大の大人が2人ほどで持ち上げられるかどうかという大きさだ。
だがハヤンならば、もちろん簡単に持ち上げられる。
「出来る」
「じゃあ、お願い」
ハヤンはその岩に手をかけ、一気に持ち上げた。
ずずずず……、そういう音がして岩がその巨体を大地から浮かせた。
そのまま、ハヤンはその岩を頭上高くまで持ち上げ。
「それでこの岩をどうすればいい?」
ハヤンはその作業の途中で平然と問うた、普通ならば顔を真っ赤にして、とても口が利ける状況ではないはずなのだが、さすがに幻闘獣の力は凄い、苦しい様子がまるで見えない、汗1つも掻いていないだろう、足元の小石を拾う程度の労力しかハヤンは使っていないように見える。
「その岩は、こっちにでも置いてもらえる?」
エクは、傍らの平地を指差した、ハヤンはその通りにその岩を置いた、持ち上げる時よりも置く方に気を使った、構わずに放り投げたらその音が誰の耳に入るか分かった物じゃない。
「ここを見て」
エクの声を聞き、岩が有った場所を見ると、そこには奇妙な物があった。
地面に描かれた、奇妙な円である。
魔方陣のように見えるが、随分と古ぼけている。
どうやら今の岩で隠されていたようだった。
「これはね、非常用の出入り口だよ。大分使われていないけれど、魔力を注げば使えるんだ」
そう言うとエクは、その魔方陣の中心に立つと、古ぼけていたのが嘘のように鮮やかな色が辺りを照らした。
一瞬、誰かに見られたのではないかと、ハヤンは辺りの気配を探ったが、誰の気配もない。

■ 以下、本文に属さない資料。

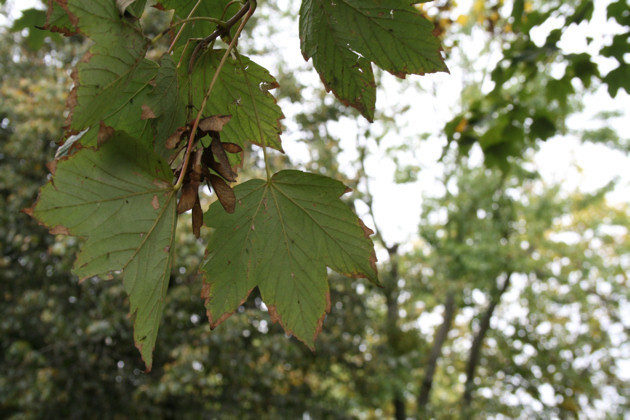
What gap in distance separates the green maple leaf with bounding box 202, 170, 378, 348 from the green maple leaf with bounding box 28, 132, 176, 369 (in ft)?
0.20

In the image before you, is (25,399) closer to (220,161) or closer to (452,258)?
(220,161)

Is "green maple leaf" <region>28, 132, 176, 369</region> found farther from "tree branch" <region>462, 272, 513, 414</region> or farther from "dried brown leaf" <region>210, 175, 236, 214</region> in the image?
"tree branch" <region>462, 272, 513, 414</region>

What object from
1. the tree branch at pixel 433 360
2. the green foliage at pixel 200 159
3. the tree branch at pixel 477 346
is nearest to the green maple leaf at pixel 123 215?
the green foliage at pixel 200 159

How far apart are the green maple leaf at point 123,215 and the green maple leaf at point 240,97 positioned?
0.34ft

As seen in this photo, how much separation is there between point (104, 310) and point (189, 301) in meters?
0.60

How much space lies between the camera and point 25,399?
3.24 m

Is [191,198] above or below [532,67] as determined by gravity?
below

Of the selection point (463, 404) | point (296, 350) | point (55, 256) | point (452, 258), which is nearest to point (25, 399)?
point (55, 256)

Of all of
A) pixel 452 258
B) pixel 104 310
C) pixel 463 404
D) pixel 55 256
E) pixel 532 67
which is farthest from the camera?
pixel 463 404

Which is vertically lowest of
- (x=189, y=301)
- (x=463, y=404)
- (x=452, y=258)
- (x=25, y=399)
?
(x=25, y=399)

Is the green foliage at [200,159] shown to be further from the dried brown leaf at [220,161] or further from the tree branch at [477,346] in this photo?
the tree branch at [477,346]

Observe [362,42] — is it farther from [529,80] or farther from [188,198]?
[529,80]

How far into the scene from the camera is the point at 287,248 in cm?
42

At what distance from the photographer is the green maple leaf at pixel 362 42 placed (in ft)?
1.35
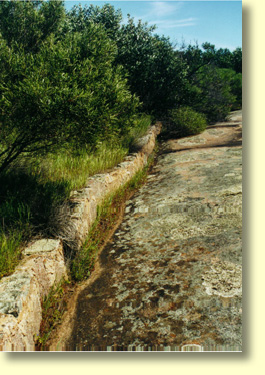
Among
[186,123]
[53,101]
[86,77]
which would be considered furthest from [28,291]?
[186,123]

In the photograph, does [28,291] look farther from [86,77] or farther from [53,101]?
[86,77]

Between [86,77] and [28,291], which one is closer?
[28,291]

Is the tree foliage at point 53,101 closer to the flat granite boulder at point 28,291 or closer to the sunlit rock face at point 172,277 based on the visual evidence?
A: the flat granite boulder at point 28,291

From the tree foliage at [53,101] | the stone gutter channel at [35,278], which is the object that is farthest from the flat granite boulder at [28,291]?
the tree foliage at [53,101]

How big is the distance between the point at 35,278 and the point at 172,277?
5.11 feet

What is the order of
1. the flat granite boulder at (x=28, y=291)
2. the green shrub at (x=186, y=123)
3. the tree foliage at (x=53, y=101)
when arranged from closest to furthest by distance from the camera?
1. the flat granite boulder at (x=28, y=291)
2. the tree foliage at (x=53, y=101)
3. the green shrub at (x=186, y=123)

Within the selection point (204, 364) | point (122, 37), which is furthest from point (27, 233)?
point (122, 37)

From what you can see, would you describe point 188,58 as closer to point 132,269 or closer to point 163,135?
point 163,135

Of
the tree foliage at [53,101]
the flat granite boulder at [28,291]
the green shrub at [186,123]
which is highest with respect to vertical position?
the green shrub at [186,123]

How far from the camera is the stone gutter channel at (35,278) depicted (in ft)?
9.55

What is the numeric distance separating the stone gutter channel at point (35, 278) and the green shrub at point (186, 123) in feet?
23.3

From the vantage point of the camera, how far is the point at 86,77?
15.6 feet

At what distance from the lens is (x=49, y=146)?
5066 mm

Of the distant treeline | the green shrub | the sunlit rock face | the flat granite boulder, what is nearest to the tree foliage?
the distant treeline
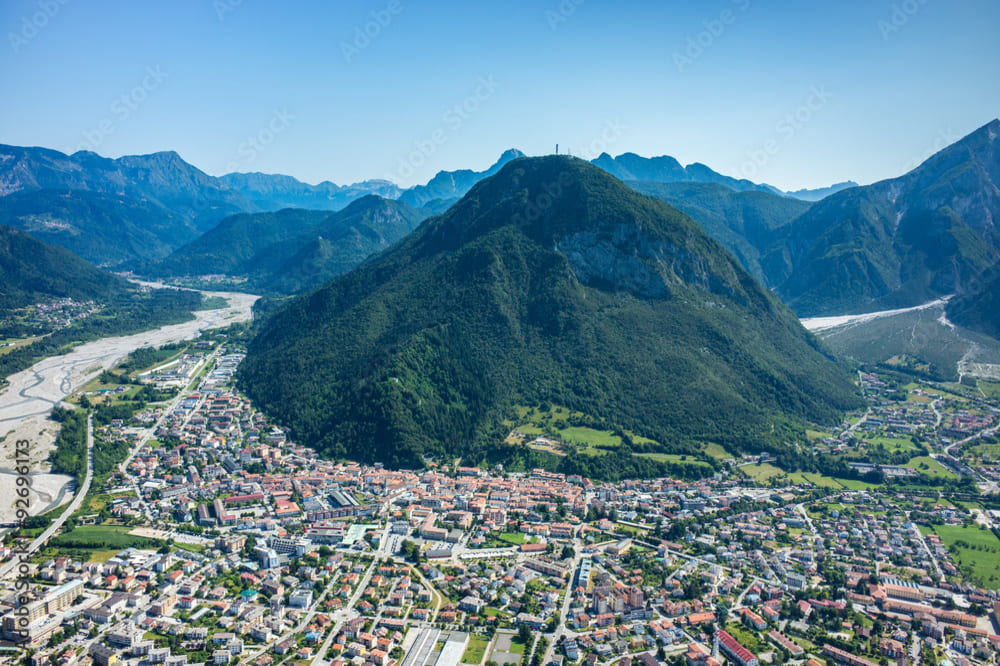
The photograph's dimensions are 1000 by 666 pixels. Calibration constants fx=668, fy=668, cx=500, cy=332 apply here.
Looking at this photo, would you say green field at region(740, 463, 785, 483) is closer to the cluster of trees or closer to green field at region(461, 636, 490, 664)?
green field at region(461, 636, 490, 664)

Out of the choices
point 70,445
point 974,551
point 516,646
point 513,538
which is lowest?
point 974,551

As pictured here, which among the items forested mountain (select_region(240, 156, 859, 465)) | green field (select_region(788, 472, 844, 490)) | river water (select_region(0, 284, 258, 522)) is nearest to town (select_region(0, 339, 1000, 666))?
green field (select_region(788, 472, 844, 490))

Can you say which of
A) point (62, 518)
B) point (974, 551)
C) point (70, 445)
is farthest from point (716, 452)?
point (70, 445)

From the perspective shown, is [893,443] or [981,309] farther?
[981,309]

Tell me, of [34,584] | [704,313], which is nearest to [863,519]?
[704,313]

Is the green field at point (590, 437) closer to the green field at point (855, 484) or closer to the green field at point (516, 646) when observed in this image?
the green field at point (855, 484)

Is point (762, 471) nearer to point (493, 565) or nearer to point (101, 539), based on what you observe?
point (493, 565)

「ここに立ってくれる? そうすれば、もうすぐだから」
エクの言葉どおりに、ハヤンはその魔方陣の中心に立った。
急に、眩暈に似た感触がハヤンを襲った。
座っていていきなり立ち上がると起こる立ちくらみにも似ている。
これが魔方陣による転移と言う奴か――
話でしか聞いたことが無い。ハヤンには初めての体験であった、実際にこの世界で魔法に携わっているのはいわゆるエリートと呼ばれる人間だけで、それ以外の人間は魔法にほとんど触れる事無く生活している、魔法が発達している国では、魔法が使えない人間の為に魔法道具が売られているが、魔法がほとんど発達していない国ではそれも滅多に手に入らない。
気が付くと、ハヤンは豪華な装飾品の数々に彩られた部屋にいた。
高価そうな絵画。
高価そうな彫像。
高価そうな壺。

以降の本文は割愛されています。